[WORK REQUIRED]
Your answer is to be the exact text of the lines from the one containing "随着中国社会的日益发展和繁荣" through the final line of the entries, restated in full, with pictures omitted.

====================

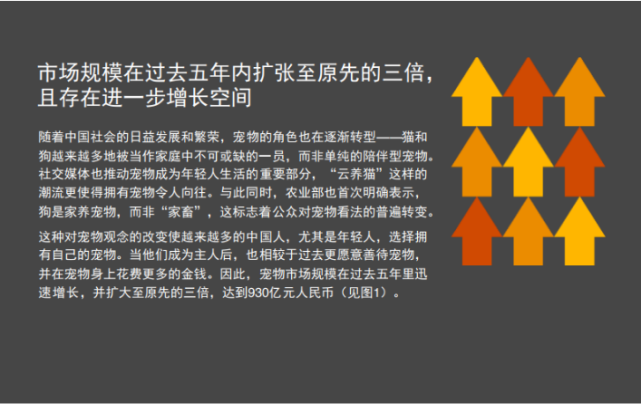 市场规模在过去五年内扩张至原先的三倍，且存在进一步增长空间

随着中国社会的日益发展和繁荣，宠物的角色也在逐渐转型——猫和狗越来越多地被当作家庭中不可或缺的一员，而非单纯的陪伴型宠物。社交媒体也推动宠物成为年轻人生活的重要部分，“云养猫”这样的潮流更使得拥有宠物令人向往。与此同时，农业部也首次明确表示，狗是家养宠物，而非“家畜”，这标志着公众对宠物看法的普遍转变。

这种对宠物观念的改变使越来越多的中国人，尤其是年轻人，选择拥有自己的宠物。当他们成为主人后，也相较于过去更愿意善待宠物，并在宠物身上花费更多的金钱。因此，宠物市场规模在过去五年里迅速增长，并扩大至原先的三倍，达到930亿元人民币（见图1）。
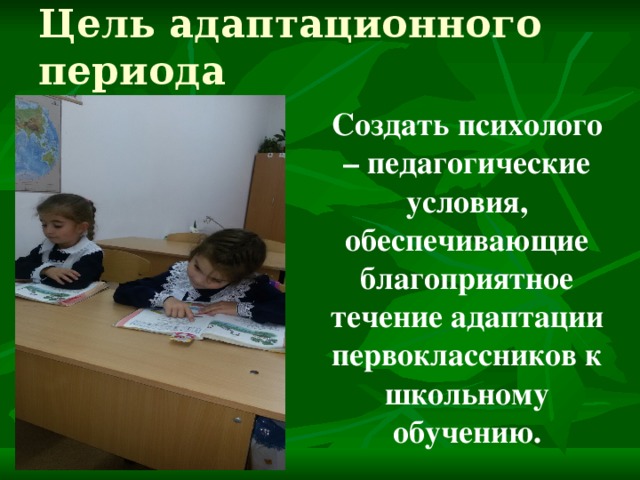 Цель адаптационного периода

Создать психолого – педагогические условия, обеспечивающие благоприятное течение адаптации первоклассников к школьному обучению.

====================

[RESPONSE TO THE EXERCISE]
随着中国社会的日益发展和繁荣，宠物的角色也在逐渐转型——猫和狗越来越多地被当作家庭中不可或缺的一员，而非单纯的陪伴型宠物。社交媒体也推动宠物成为年轻人生活的重要部分，“云养猫”这样的潮流更使得拥有宠物令人向往。与此同时，农业部也首次明确表示，狗是家养宠物，而非“家畜”，这标志着公众对宠物看法的普遍转变。

这种对宠物观念的改变使越来越多的中国人，尤其是年轻人，选择拥有自己的宠物。当他们成为主人后，也相较于过去更愿意善待宠物，并在宠物身上花费更多的金钱。因此，宠物市场规模在过去五年里迅速增长，并扩大至原先的三倍，达到930亿元人民币（见图1）。
 Цель адаптационного периода

Создать психолого – педагогические условия, обеспечивающие благоприятное течение адаптации первоклассников к школьному обучению.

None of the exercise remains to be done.